The boost::augmented_crc function computes the augmented-style CRC of a data block. Like boost::crc, the first two template parameters are the WIDTH and POLY. However, the INIT has moved to being a function parameter, after the data block's starting address and byte length, defaulting to zero if not given.

This function uses modulo-2 division at its most raw, and so forfeits the REFIN, REFOUT, and XOROUT attributes, setting them to 0 or false. Another difference from boost::crc is that a non-zero INIT has to be skewed when used with this function. (No conversion functions are currently given.)

The augmented_crc function can compute CRCs from distributed data, too:

unsigned  combined_acrc_16( int block_count, ... )
{
    using namespace std;

    va_list   ap;
    unsigned  result = 0u;

    va_start( ap, block_count );
    if ( block_count <= 0 )
        goto finish;

    void const *  bs = va_arg( ap, void const * );
    size_t        bl = va_arg( ap, size_t );

    result = boost::augmented_crc<16, 0x1021u>( bs, bl );
    while ( --block_count )
    {
        bs = va_arg( ap, void const * );
        bl = va_arg( ap, size_t );
        result = boost::augmented_crc<16, 0x1021u>( bs, bl, result );
    }

finish:
    va_end( ap );
    return result;
}

No CRC operation throws, so there is no need for extra protection between the varargs macro calls. Feeding the result from the previous run as the initial remainder for the next run works easily because there's no output reflection or XOR mask.

	C-style variable-argument routines are or may be macros.
	The parameters are based on `boost::crc_xmodem_t`.

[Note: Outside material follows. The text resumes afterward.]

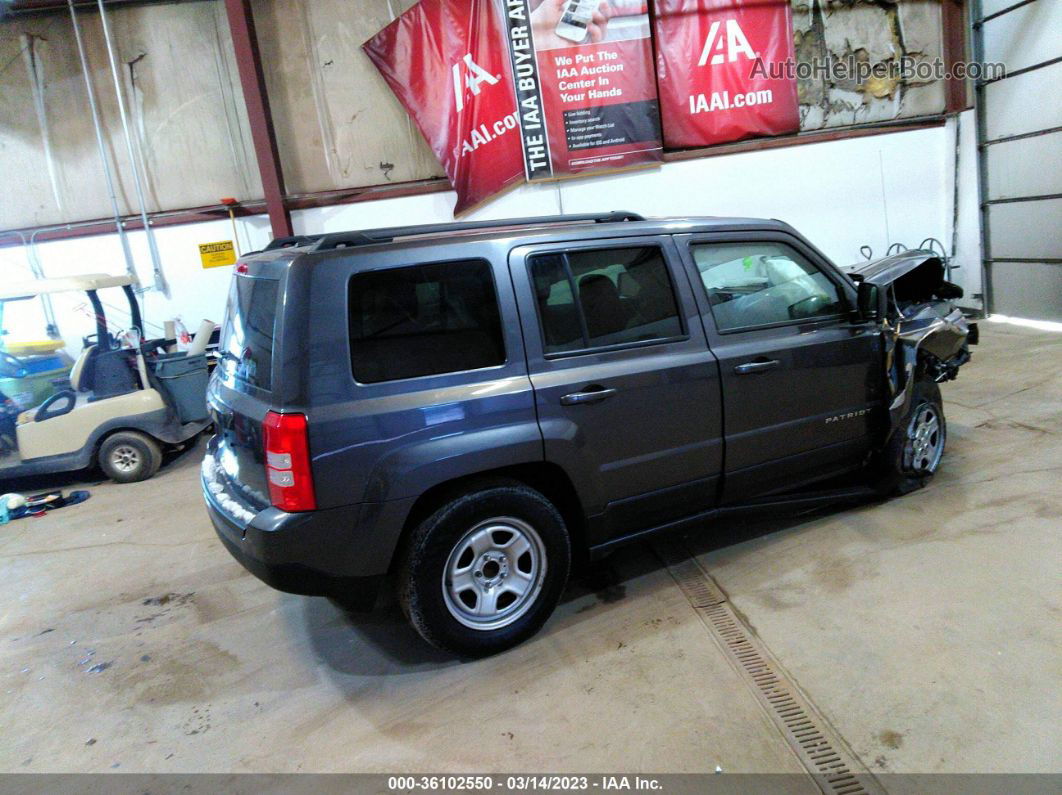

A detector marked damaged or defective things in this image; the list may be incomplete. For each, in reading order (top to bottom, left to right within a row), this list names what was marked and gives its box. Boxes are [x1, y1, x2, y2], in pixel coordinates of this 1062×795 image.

damaged front end of suv [845, 251, 977, 435]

Since augmented_crc doesn't know when your data ends, you must supply the augment, either WIDTH zero bits or the expected checksum. The augment can be either at the end of last data block or from an extra call. Remember that if an expected checksum is used as the augment, its bits must be arranged in big-endian order. Because augmented_crc reads byte-wise, while augments assume bit-wise reading, augmentations are valid only when WIDTH is a multiple of the bits-per-byte ratio (CHAR_BIT).